▸ The data
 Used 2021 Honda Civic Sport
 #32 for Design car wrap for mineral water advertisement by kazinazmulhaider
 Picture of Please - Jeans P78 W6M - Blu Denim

▸ Exercise objective
Nothing but the lines from the one containing "#32 for Design" through the last line of the material should be returned, each exactly as written, both ends included.

▸ Solved problem
 #32 for Design car wrap for mineral water advertisement by kazinazmulhaider
 Picture of Please - Jeans P78 W6M - Blu Denim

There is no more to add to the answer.